Last night, the Care Quality Commission watchdog admitted checks it made on the homes before the scandal broke should have been more rigorous after revealing that one inspection even failed to find one of the punishment rooms. We can now reveal that: Terrified victims were forced to do chores six days a week without their families knowing;

Residents had to work for treats such as fruit;

After the scandal broke, the homes’ owners tried to take almost £2million from the winding down of the company.

Disabled adults were abused for at least two years at Atlas Project Team care homes.

Victims were paid a negligible amount of pocket money to do chores – said to be as little as £5 a week. They were also repeatedly locked in two punishment rooms at homes in Devon, Bristol Crown Court heard. The cells – called the ‘quiet room’ and the ‘garden room’ – were almost bare and unheated. One had just a punctured inflatable mattress and a security camera.

Staff tried to correct residents’ behaviour as if they were training animals, the court heard.

A deaf woman with learning disabiliti­es was locked up 200 times in two years.

Another woman, a 42-year-old with severe OCD, was often taunted by staff, who called her a ‘dirty b****’ for wetting her bed.

The abuse stopped only after a resident called the Care Quality Commission.

He told the court that being shut inside the punishment room was ‘too unspeakabl­e’, adding: ‘Anything I had done, they used to put me in there.

‘It was disgusting and cold.
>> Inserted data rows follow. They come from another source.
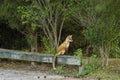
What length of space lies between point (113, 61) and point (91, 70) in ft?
5.97

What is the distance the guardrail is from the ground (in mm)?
358

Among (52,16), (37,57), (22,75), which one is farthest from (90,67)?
(52,16)

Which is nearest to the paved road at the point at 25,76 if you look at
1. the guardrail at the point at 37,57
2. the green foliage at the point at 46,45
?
the guardrail at the point at 37,57

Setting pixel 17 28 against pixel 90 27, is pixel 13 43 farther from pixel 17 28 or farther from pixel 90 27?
pixel 90 27

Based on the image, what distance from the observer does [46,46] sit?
16.1m

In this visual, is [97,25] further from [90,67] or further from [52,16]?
[52,16]

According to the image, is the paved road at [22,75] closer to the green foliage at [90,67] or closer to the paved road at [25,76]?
the paved road at [25,76]

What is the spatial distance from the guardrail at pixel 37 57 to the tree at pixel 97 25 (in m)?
0.96

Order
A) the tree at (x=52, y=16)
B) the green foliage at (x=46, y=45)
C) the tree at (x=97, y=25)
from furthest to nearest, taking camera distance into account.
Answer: the green foliage at (x=46, y=45) < the tree at (x=52, y=16) < the tree at (x=97, y=25)

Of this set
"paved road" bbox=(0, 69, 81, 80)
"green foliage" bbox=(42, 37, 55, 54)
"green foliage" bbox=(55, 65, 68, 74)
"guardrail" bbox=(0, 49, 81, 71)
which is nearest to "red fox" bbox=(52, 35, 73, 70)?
"guardrail" bbox=(0, 49, 81, 71)

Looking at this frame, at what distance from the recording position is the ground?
487 inches

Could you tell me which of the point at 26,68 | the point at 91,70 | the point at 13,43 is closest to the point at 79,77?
the point at 91,70

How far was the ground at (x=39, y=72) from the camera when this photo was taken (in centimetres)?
1237

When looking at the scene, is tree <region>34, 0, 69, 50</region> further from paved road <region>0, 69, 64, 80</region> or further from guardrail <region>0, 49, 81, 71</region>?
paved road <region>0, 69, 64, 80</region>
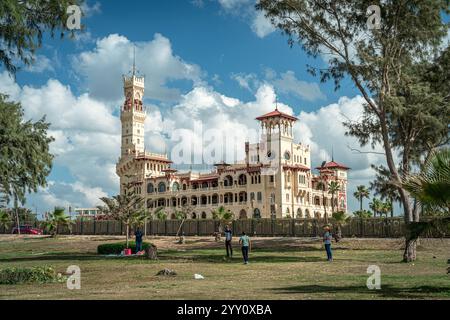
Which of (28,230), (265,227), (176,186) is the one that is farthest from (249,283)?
(176,186)

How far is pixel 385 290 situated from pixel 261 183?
252 ft

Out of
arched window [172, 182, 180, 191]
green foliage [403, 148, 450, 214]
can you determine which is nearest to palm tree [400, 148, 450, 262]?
green foliage [403, 148, 450, 214]

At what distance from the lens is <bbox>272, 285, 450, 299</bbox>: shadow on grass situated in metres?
15.6

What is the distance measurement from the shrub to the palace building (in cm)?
6111

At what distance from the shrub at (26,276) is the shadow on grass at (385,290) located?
30.6 ft

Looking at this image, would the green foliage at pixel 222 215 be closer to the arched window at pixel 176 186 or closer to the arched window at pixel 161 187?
the arched window at pixel 176 186

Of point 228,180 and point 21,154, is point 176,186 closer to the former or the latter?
point 228,180

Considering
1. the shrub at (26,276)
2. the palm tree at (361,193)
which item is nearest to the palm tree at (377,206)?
the palm tree at (361,193)

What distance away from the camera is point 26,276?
21484 mm

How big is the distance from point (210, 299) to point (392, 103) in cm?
1973

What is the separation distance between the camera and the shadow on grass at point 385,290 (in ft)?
51.1
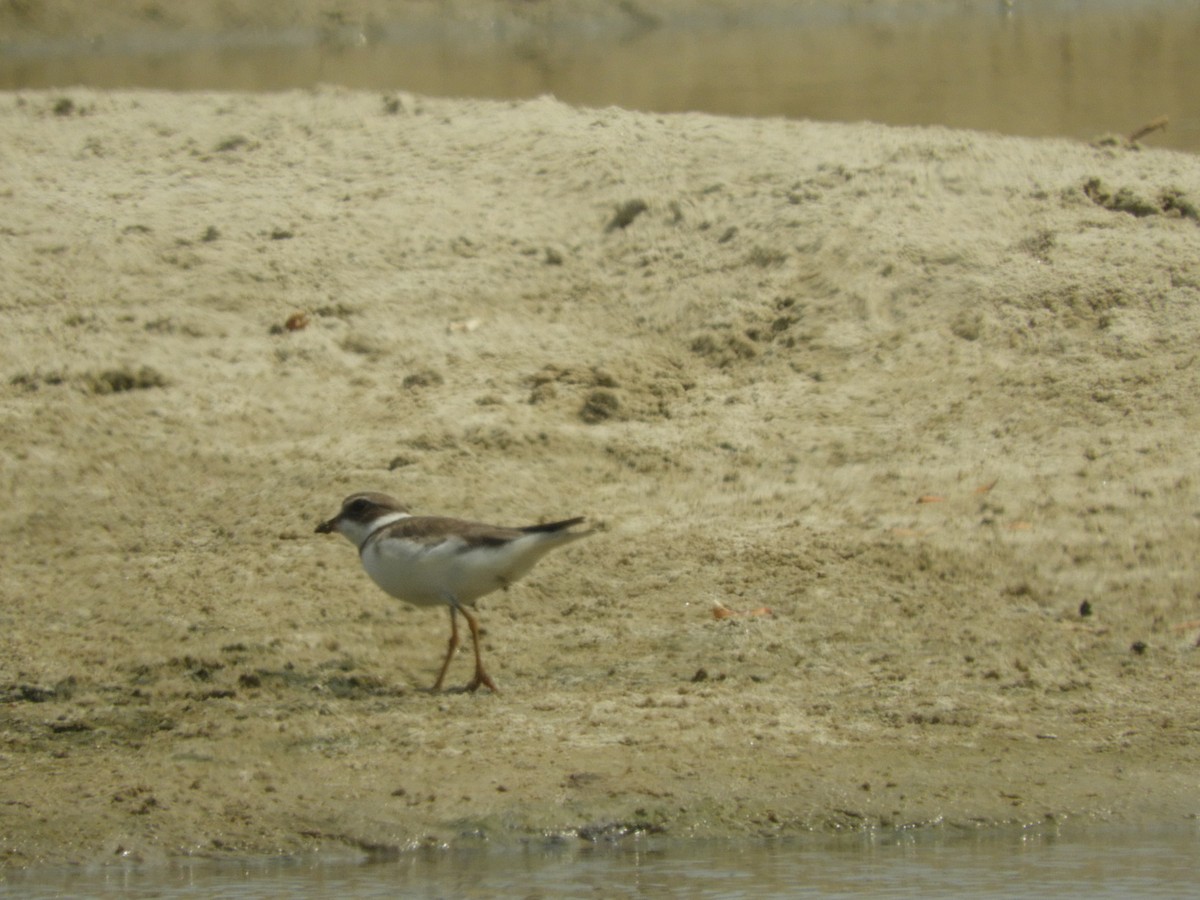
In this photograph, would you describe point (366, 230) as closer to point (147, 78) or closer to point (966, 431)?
point (966, 431)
There was no handle on the inside and there was a handle on the outside. If you wanted to go to the toilet, there was no toilet.
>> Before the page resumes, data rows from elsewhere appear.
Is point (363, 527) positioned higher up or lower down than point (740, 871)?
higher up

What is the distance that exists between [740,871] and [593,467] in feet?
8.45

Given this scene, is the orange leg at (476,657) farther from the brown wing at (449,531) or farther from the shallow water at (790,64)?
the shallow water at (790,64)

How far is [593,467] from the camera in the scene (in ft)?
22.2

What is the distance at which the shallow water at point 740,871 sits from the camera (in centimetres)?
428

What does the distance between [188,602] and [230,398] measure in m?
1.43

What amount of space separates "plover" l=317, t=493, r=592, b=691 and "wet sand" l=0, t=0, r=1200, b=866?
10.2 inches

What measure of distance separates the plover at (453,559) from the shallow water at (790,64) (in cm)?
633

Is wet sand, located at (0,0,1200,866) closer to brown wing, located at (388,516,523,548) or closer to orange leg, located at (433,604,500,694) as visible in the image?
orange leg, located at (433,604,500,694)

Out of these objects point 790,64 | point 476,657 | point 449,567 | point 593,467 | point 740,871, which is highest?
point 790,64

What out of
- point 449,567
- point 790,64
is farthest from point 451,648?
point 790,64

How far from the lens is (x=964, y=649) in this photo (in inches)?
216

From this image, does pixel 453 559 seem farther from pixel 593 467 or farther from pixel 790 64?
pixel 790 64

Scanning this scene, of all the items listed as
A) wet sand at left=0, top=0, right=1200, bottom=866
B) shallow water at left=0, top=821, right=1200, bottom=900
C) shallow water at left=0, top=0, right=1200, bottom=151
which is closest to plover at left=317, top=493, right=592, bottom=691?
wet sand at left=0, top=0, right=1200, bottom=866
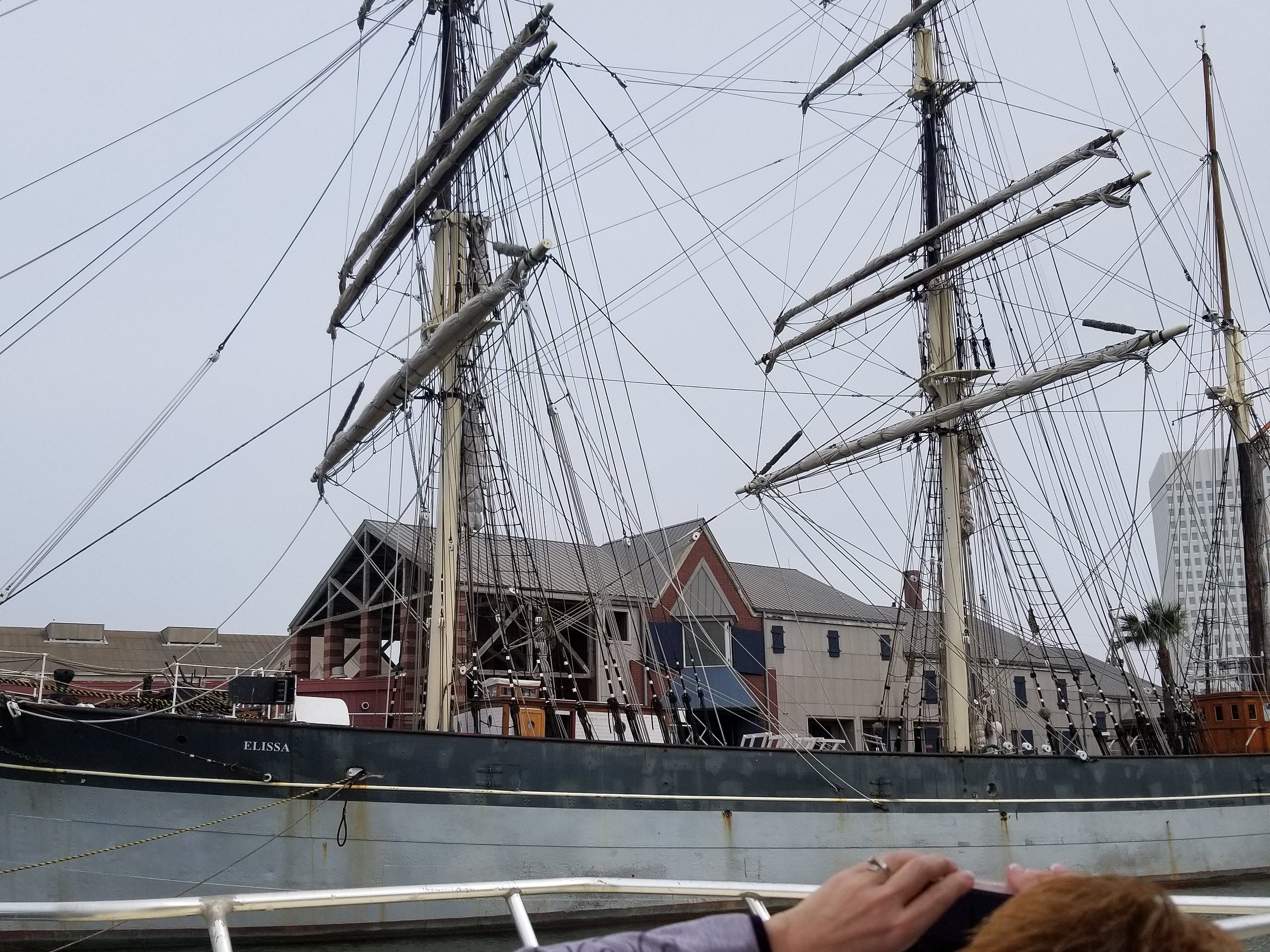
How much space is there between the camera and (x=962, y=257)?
25.9m

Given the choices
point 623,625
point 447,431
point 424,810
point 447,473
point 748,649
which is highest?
point 447,431

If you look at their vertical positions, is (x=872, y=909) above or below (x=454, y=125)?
below

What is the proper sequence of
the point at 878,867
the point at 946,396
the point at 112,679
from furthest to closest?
the point at 946,396, the point at 112,679, the point at 878,867

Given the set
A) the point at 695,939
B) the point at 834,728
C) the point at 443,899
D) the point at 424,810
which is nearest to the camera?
the point at 695,939

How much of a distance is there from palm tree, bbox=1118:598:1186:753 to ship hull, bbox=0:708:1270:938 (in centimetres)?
744

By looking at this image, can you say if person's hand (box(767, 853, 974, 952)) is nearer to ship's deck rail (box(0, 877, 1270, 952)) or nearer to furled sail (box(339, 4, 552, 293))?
ship's deck rail (box(0, 877, 1270, 952))

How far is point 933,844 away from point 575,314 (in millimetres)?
10805

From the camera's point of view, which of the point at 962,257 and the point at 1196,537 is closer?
the point at 962,257

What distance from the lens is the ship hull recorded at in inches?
551

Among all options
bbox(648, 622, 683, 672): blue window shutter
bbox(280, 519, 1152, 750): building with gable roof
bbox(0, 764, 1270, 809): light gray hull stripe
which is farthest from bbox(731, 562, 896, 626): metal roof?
bbox(0, 764, 1270, 809): light gray hull stripe

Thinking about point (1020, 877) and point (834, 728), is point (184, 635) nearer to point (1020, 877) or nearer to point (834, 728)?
point (834, 728)

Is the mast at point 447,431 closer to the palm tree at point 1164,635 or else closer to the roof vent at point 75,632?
the roof vent at point 75,632

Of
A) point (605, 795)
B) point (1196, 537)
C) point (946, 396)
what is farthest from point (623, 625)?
point (1196, 537)

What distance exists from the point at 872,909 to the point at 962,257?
26.0m
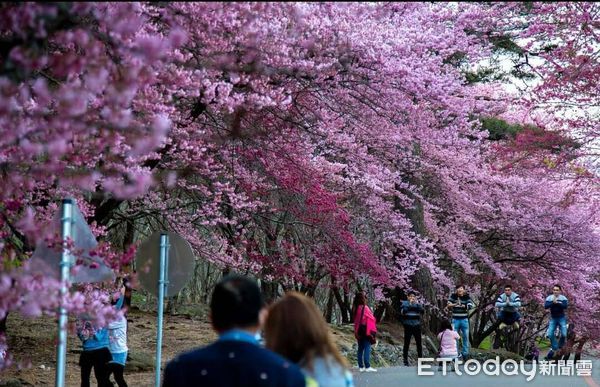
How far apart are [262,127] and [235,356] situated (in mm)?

‘There was a window but it was locked. No curtains. They made the room as bad as possible and as uncomforta­ble as possible.’

Police began investigat­ing in 2011 and arrested and charged owners and staff in 2014, leading to the prosecutio­n of 24 people in four trials, which have run for more than a year. The abuse can now be revealed after reporting restrictio­ns were lifted at the conclusion of the trials.
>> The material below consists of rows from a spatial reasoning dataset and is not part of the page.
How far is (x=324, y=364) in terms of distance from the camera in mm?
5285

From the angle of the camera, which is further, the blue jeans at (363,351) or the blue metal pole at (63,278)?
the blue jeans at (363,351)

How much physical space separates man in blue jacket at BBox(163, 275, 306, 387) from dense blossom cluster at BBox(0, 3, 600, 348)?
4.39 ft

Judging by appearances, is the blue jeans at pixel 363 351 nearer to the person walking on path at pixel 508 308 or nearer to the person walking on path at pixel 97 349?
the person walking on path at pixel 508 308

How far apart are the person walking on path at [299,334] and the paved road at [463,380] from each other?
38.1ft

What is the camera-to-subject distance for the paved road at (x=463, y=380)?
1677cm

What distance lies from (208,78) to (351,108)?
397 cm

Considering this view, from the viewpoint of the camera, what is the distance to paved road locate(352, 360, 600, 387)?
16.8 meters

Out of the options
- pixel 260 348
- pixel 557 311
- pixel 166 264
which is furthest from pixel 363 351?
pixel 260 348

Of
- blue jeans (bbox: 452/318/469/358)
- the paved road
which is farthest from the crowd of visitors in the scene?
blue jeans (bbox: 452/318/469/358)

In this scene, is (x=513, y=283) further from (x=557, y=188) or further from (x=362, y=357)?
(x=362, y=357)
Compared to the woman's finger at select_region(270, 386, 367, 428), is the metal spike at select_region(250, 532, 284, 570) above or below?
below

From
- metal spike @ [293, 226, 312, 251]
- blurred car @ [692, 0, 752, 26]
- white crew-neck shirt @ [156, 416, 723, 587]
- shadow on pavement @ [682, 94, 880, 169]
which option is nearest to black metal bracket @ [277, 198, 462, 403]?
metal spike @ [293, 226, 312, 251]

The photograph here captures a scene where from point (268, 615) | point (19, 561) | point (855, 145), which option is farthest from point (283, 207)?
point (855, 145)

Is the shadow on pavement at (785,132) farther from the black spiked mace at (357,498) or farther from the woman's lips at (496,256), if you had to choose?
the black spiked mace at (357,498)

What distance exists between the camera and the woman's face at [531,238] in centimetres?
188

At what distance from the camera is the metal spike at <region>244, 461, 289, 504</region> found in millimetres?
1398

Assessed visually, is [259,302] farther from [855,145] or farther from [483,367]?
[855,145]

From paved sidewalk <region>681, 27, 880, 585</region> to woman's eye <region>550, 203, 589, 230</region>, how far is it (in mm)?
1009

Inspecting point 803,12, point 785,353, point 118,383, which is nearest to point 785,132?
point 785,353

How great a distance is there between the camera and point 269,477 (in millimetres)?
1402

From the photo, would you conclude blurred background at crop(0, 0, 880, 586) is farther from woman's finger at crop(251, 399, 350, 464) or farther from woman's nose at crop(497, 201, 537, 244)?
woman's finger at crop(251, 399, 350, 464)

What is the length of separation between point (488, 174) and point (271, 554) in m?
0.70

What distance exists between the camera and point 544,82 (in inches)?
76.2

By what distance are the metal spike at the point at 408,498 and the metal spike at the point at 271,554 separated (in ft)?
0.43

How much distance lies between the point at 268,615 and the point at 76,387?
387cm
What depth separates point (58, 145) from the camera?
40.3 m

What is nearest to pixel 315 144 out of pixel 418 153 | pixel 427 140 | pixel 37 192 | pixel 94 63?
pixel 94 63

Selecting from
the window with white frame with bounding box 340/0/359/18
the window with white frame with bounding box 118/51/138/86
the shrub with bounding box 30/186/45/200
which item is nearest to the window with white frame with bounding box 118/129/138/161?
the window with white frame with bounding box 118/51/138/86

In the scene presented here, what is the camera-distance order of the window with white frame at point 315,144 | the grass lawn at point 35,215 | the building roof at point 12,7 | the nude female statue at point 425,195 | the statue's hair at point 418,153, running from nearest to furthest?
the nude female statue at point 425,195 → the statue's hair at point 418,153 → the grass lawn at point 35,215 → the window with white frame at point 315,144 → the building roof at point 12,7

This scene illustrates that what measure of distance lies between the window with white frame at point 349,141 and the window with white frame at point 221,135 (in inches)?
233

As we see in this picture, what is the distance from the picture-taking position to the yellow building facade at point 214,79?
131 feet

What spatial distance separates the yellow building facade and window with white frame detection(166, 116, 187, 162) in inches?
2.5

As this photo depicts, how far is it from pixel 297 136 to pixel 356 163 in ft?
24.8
It is thought to be the first time directors have been prosecuted alongside staff. The trials focused on abuse in 2010 and 2011 at two homes – Veilstone in Bideford and Gatooma in Holsworthy. Although Atlas ran 14 homes in Devon, Berkshire and Hampshire – all of which have now been closed – the complex case focused on just two of them to make it more manageable and to secure conviction­s.

But families said the abuse may have gone on for 20 years. One victim’s mother said: ‘They were given £5 a week to do cooking, cleaning, gardening, six days a week, 10am to 8pm with an hour for lunch, with Sundays, birthdays and Christmas off. They were keeping them as slaves.’

Jan Tregelles, of the charity Mencap, and Vivien Cooper, of the Challengin­g Behaviour Foundation, said in a statement: ‘The evidence has been chilling. Despite warning signs, it took far too long for the abusive practices to be exposed.’

Judge William Hart said there had been ‘almost systematic neglect’ at the homes, adding: ‘Residents were deprived of their liberty over and over again. It became a way of life in Atlas. It became the norm.’